It’s no secret that many gamers experience brave, world-conquering successes through their gaming personas. While some professions actually use game-style simulations to prepare amateurs for real-life experiences, it seems that most video games actually have an opposite effect: Instead of preparing young people for real life, video games provide a way for them to escape from it.
As noted by Dannah Gresh in How To Keep the Good in Your Boy, it’s no coincidence that the timing of a rise in the availability of home gaming systems directly coincides with major drops in boys’ academic success and the trend toward “adultescence.” For parents who desire to raise their sons to be the kinds of providers and protectors that God has designed them to be, this issue bears exploring.
As you’re probably aware, many video games give those who play them the chance to save imaginary worlds and learn the “habits of heroes.” Often, those who are failing miserably at their own real-life objectives thrive on gaming successes, even while real life failures continue to mount. When asked what it would take for us to harness these skills of gamers for real-world success, game designer Jane McGonigal had an interesting response: She asserts that it’s not the video games, but reality that is broken.
Of course, biblically, we know that since the Fall (See Genesis 3), the world as we know it is far from the perfect Creation God intended. However, God’s plan of reconciliation and redemption through His Son is not exactly the remedy that McGonigal has in mind. She thinks that the answer is to make life work more like the games she designs, which means responding to what makes them so attractive and so much more attractive than real-world challenges. The three main aspects of this optimized pseudo-world she creates for gamers includes these aspects:
• Important tasks
• Low-risk environment
• Potential collaborators
• Quick learning process
While life does include important tasks, some of them are unarguably mundane, and faithfulness in those repetitive, unglamorous, thankless tasks is honorable.
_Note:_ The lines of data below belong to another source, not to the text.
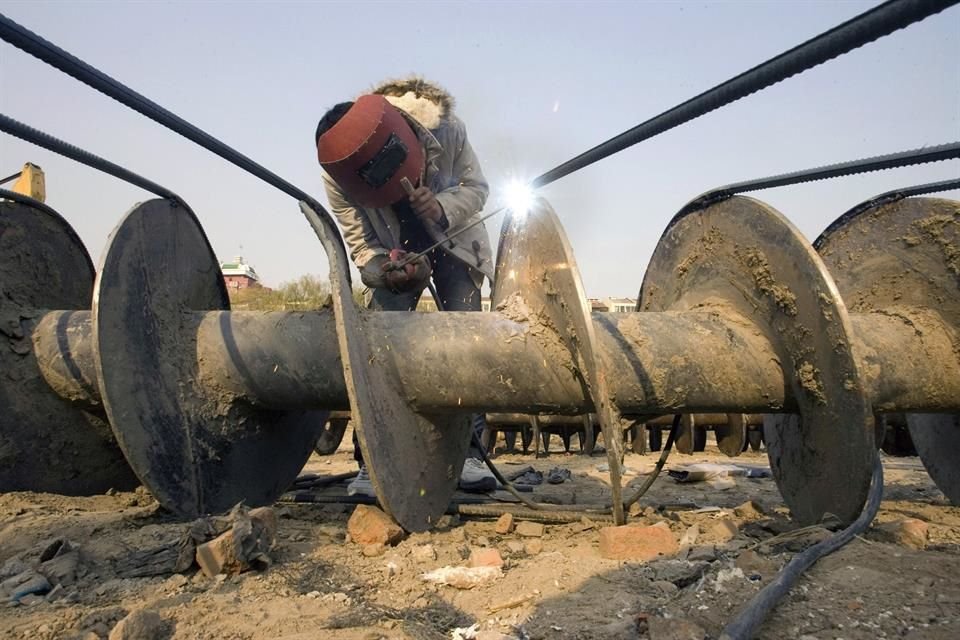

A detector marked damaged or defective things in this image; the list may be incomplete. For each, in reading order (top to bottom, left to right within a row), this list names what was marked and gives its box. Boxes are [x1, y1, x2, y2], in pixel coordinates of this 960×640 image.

rusty steel pipe [30, 308, 960, 418]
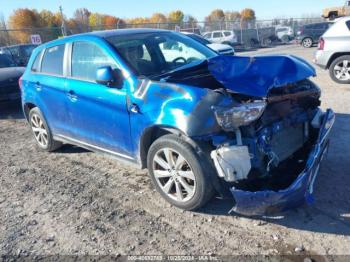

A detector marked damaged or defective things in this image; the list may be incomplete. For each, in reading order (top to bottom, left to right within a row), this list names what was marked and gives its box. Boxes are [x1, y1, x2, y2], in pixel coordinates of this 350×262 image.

crumpled hood [208, 55, 318, 97]
shattered headlight lens [212, 101, 266, 130]
broken headlight [212, 101, 266, 130]
damaged front end [205, 54, 334, 215]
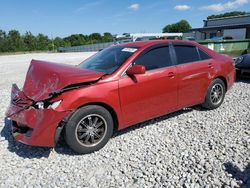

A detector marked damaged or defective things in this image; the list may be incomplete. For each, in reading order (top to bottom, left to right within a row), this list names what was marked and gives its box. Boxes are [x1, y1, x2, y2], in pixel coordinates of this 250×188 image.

damaged front end [5, 83, 71, 147]
front bumper damage [5, 84, 71, 148]
damaged front end [5, 59, 104, 148]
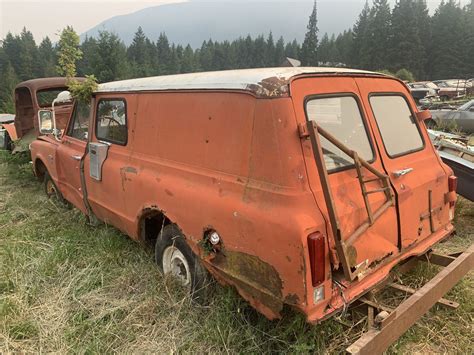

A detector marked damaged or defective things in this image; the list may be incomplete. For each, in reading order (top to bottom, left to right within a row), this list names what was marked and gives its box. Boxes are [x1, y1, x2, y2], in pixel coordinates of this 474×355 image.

rusty orange van [28, 67, 470, 342]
In real life, there are real risks. Real people with real feelings and real possibilities of dying and spending eternity apart from God surround us daily. Sometimes training takes years or even decades, and doing right can be lonely, at times. We cannot change those facets of true reality, and God has designed the circumstances of our lives in a way that can help us develop strong character and glorify Him.
Is your son spending inordinate amounts of time in pretend worlds where success is easy and failure has no enduring consequences and can remain private? If so, those are hours in which the disciplines of the Christian life are being thwarted instead of developed. As we prepare our sons to face an imperfect world with real and sometimes less-than-thrilling challenges, we need to carefully consider how they spend their time during these formative years.